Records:
[BEGIN]

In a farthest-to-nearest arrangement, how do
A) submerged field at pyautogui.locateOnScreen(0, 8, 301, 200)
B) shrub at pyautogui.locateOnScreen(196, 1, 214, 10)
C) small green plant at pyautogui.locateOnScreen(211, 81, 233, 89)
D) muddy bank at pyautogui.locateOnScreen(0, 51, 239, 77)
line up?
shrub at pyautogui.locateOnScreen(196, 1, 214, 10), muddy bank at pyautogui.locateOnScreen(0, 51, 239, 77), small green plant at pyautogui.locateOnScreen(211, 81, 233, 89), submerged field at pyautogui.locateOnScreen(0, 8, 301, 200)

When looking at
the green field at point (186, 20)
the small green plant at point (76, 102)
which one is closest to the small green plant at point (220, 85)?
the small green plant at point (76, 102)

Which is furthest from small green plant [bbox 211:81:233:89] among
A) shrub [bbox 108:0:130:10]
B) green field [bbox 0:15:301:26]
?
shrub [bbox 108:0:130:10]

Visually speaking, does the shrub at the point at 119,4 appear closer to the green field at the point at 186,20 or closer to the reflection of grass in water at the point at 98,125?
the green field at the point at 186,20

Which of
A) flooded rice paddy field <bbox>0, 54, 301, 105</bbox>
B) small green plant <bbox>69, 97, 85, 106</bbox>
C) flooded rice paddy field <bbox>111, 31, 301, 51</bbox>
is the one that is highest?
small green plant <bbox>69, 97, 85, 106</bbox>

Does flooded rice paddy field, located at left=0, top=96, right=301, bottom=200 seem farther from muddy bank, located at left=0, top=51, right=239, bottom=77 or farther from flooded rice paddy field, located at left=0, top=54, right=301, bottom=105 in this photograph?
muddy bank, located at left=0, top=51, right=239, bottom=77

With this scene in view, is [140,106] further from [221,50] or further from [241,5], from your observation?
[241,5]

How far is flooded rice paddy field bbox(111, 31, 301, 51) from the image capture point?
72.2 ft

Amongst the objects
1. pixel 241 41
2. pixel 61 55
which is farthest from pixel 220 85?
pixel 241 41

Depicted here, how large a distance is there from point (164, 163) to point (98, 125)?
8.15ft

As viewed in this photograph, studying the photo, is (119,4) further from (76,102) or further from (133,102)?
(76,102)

[END]

> [Task brief]:
Repeat only what runs from the line holding "Which is furthest" to the end of the data, keeping every line exactly as written, first and last included.

> [The reply]:
Which is furthest from small green plant [bbox 211:81:233:89] among
A) shrub [bbox 108:0:130:10]
B) green field [bbox 0:15:301:26]
?
shrub [bbox 108:0:130:10]

Visually speaking, does the shrub at the point at 119,4 appear closer to the green field at the point at 186,20 or closer to the reflection of grass in water at the point at 98,125?
the green field at the point at 186,20

Which of
A) flooded rice paddy field <bbox>0, 54, 301, 105</bbox>
B) small green plant <bbox>69, 97, 85, 106</bbox>
C) flooded rice paddy field <bbox>111, 31, 301, 51</bbox>
is the one that is highest?
small green plant <bbox>69, 97, 85, 106</bbox>

Does flooded rice paddy field, located at left=0, top=96, right=301, bottom=200 seem farther from muddy bank, located at left=0, top=51, right=239, bottom=77 or farther from flooded rice paddy field, located at left=0, top=54, right=301, bottom=105 in this photograph?
muddy bank, located at left=0, top=51, right=239, bottom=77

With this scene in view, is [140,106] further from [221,50] or further from [241,5], from your observation?
[241,5]

How far is flooded rice paddy field bbox(111, 31, 301, 51) from the image capture point?
72.2 ft

Amongst the objects
1. pixel 241 41
2. pixel 61 55
which is farthest from pixel 220 85?
pixel 241 41

Depicted here, how large a distance is there from point (164, 163) to point (98, 125)?
8.15ft

As viewed in this photograph, studying the photo, is (119,4) further from (76,102) or further from (133,102)?
(76,102)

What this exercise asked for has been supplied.